Natural products (NPs) have historically played an important role in drug discovery. The combination of NPs or compounds derived from or inspired by them account for up to half of the drugs approved over the years. NPs occupy a distinct chemical space compared to available synthetic compounds used in screening collections, which should make the former a valuable addition to screening libraries. However, investment in NPs by pharmaceutical companies has decreased over the last decades. Challenges unique to NPs include sourcing (tractability and scalability), time and cost associated with isolation/identification and chemical structure complexity.

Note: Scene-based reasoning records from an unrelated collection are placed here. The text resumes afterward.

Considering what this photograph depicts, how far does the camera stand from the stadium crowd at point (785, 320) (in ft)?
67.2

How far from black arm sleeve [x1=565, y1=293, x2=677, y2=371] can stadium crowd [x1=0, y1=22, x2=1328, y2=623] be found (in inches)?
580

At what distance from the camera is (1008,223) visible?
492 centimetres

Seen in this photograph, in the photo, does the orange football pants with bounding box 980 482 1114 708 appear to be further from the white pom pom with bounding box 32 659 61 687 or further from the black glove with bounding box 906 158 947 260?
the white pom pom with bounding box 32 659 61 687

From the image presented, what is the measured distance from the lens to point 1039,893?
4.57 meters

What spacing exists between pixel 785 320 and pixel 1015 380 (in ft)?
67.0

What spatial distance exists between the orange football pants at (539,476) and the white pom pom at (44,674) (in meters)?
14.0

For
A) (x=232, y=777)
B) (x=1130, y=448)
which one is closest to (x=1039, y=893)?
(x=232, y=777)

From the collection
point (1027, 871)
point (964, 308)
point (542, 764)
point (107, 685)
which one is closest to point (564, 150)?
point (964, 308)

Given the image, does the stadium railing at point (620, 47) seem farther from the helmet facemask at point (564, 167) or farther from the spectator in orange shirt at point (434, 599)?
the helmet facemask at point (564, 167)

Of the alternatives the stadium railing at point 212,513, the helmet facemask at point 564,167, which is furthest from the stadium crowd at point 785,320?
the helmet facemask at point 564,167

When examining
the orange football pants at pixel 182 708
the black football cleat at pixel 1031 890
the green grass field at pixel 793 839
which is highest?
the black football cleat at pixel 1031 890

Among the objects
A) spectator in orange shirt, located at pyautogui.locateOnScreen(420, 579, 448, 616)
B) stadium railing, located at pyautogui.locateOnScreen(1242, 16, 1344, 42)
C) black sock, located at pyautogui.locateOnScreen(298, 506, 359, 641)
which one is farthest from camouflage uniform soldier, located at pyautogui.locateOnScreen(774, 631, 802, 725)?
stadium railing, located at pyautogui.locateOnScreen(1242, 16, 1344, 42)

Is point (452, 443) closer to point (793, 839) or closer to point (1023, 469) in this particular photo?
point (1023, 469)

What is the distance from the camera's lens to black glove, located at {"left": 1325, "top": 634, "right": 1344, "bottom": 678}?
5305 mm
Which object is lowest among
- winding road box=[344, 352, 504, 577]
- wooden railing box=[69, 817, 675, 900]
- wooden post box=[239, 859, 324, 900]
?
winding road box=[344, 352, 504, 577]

Recent developments in genomics, the genetics of NP biosynthesis, and biosynthetic engineering are playing an ever-increasing role in facilitating the NP drug discovery process. Examples include i) genome mining to discover new compounds; ii) activation of “silent” pathways by targeting regulatory genes or by engineering alternative promoters; iii) heterologous expression of biosynthetic gene clusters to overcome limitations with the native host (e.g. slow growth, genetic intractability); and iv) biosynthetic engineering directed at increasing yields and/or modifying the NP chemical structure.

 In this presentation, I will give examples from our laboratory on the application of biosynthetic engineering to overcome potential limitations associated with natural product drugs, such as supply.